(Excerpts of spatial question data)
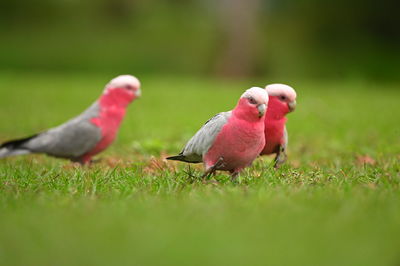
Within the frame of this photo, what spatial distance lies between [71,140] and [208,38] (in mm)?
15859

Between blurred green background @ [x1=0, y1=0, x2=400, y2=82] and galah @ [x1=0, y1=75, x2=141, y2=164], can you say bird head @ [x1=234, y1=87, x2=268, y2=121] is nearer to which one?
galah @ [x1=0, y1=75, x2=141, y2=164]

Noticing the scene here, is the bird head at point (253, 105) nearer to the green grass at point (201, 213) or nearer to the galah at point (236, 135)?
the galah at point (236, 135)

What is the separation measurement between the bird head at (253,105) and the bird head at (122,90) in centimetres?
136

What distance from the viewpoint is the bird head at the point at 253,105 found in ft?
10.1

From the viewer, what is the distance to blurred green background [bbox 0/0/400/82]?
18031 mm

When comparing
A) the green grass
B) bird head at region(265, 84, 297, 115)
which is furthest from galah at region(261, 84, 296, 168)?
the green grass

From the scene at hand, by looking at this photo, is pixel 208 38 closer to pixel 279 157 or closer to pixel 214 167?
pixel 279 157

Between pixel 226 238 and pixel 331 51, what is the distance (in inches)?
723

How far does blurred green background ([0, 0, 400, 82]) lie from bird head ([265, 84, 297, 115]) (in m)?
14.3

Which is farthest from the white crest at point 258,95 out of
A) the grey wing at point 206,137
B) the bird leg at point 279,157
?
the bird leg at point 279,157

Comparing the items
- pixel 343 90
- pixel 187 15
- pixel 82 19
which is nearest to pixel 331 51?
pixel 187 15

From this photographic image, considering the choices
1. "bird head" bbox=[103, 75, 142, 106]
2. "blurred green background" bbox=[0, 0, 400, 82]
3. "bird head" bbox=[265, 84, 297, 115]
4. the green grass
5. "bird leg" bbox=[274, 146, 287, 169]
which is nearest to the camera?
the green grass

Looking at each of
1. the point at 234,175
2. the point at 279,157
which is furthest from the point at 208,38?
the point at 234,175

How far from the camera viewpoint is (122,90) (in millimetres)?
4254
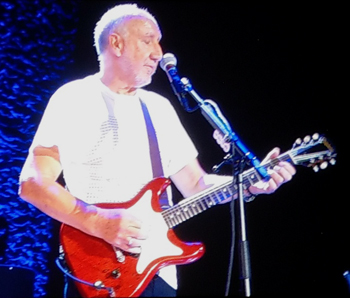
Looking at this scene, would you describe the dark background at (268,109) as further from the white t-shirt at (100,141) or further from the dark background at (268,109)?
the white t-shirt at (100,141)

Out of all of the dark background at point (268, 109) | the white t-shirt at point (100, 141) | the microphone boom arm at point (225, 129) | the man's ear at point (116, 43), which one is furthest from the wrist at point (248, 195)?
the man's ear at point (116, 43)

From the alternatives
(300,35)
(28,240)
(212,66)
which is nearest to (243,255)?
(28,240)

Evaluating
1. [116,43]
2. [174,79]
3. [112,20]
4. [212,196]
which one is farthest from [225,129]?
[112,20]

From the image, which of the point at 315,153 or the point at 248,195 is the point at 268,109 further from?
the point at 248,195

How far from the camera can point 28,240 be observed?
2.96m

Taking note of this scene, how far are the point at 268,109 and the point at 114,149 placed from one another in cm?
136

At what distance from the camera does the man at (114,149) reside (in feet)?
7.34

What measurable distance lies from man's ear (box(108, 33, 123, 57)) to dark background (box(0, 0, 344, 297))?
492 mm

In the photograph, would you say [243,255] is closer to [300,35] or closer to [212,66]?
[212,66]

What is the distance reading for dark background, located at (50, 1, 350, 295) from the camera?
3270 millimetres

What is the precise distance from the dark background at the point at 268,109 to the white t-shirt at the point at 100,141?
673 mm

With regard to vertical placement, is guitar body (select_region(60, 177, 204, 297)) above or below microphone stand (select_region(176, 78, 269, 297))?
below

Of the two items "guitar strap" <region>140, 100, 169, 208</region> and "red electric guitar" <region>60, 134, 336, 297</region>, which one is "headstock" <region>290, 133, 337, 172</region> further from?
"guitar strap" <region>140, 100, 169, 208</region>

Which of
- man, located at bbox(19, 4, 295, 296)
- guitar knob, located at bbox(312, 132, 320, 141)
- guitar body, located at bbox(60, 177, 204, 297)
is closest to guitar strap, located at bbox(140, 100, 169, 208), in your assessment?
man, located at bbox(19, 4, 295, 296)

#### [TASK DETAILS]
Please write out all the data again word for word, but not the pictures.

#### [TASK OUTPUT]
Within the frame of this photo, what spatial distance lies between [71,140] and [208,38] (in mm)?
15859

Between blurred green background @ [x1=0, y1=0, x2=400, y2=82] and galah @ [x1=0, y1=75, x2=141, y2=164], can you say bird head @ [x1=234, y1=87, x2=268, y2=121] is nearer to which one?
galah @ [x1=0, y1=75, x2=141, y2=164]

Noticing the scene here, is the bird head at point (253, 105) nearer to the green grass at point (201, 213) or nearer to the galah at point (236, 135)?
the galah at point (236, 135)

What is the separation measurement between the bird head at (253,105) and the bird head at (122,90) in centimetres?
136

What distance from the viewpoint is the bird head at the point at 253,105 found in ft?
10.1

From the viewer, what is the distance to blurred green background [bbox 0/0/400/82]?
18031 mm

When comparing
A) the green grass
B) bird head at region(265, 84, 297, 115)
which is furthest from galah at region(261, 84, 296, 168)?
the green grass

From the scene at hand, by looking at this photo, is pixel 208 38 closer to pixel 279 157 or closer to pixel 214 167?
pixel 279 157

Between pixel 226 238 and pixel 331 51, what is the distance (in inches)?
723

How far does blurred green background ([0, 0, 400, 82]) lie from bird head ([265, 84, 297, 115]) (in m)?
14.3

Which is farthest from the white crest at point 258,95 out of
A) the grey wing at point 206,137
B) the bird leg at point 279,157
?
the bird leg at point 279,157

Comparing the items
- pixel 343 90
- pixel 187 15
- pixel 82 19
which is nearest to pixel 331 51?
pixel 187 15

From this photographic image, considering the choices
1. "bird head" bbox=[103, 75, 142, 106]
2. "blurred green background" bbox=[0, 0, 400, 82]
3. "bird head" bbox=[265, 84, 297, 115]
4. the green grass
5. "bird leg" bbox=[274, 146, 287, 169]
which is nearest to the camera?
the green grass

Looking at each of
1. the point at 234,175
2. the point at 279,157
which is furthest from the point at 208,38?
the point at 234,175

How far from the camera viewpoint is (122,90) (in millimetres)?
4254
Looking at this scene, would you describe the dark background at (268,109) as further from the white t-shirt at (100,141) or further from the dark background at (268,109)?
the white t-shirt at (100,141)

Out of all of the dark background at point (268, 109) | the white t-shirt at point (100, 141) | the microphone boom arm at point (225, 129) | the man's ear at point (116, 43), which one is furthest from the wrist at point (248, 195)?
the man's ear at point (116, 43)

From the alternatives
(300,35)
(28,240)
(212,66)
which is nearest to (243,255)?
(28,240)

Evaluating
1. [116,43]
2. [174,79]
3. [112,20]
4. [212,196]
which one is farthest from [225,129]?
[112,20]

From the image, which of the point at 315,153 or the point at 248,195 is the point at 268,109 further from?
the point at 248,195

How far from the camera can point 28,240 be observed?
2.96m

Taking note of this scene, how far are the point at 268,109 and the point at 114,149 placed from one another in cm?
136

At what distance from the camera does the man at (114,149) reside (in feet)?
7.34

What measurable distance lies from man's ear (box(108, 33, 123, 57)) to dark background (box(0, 0, 344, 297))?
492 mm

In the photograph, would you say [243,255] is closer to [300,35] or closer to [212,66]?
[212,66]

What is the distance reading for dark background, located at (50, 1, 350, 295) from the camera?
3270 millimetres

What is the precise distance from the dark background at the point at 268,109 to the white t-shirt at the point at 100,141?
673 mm

With regard to vertical placement, is guitar body (select_region(60, 177, 204, 297)) above or below microphone stand (select_region(176, 78, 269, 297))?
below

Of the two items "guitar strap" <region>140, 100, 169, 208</region> and "red electric guitar" <region>60, 134, 336, 297</region>, which one is "headstock" <region>290, 133, 337, 172</region> further from?
"guitar strap" <region>140, 100, 169, 208</region>

Which of
- man, located at bbox(19, 4, 295, 296)
- guitar knob, located at bbox(312, 132, 320, 141)
- guitar body, located at bbox(60, 177, 204, 297)
is closest to guitar strap, located at bbox(140, 100, 169, 208), in your assessment?
man, located at bbox(19, 4, 295, 296)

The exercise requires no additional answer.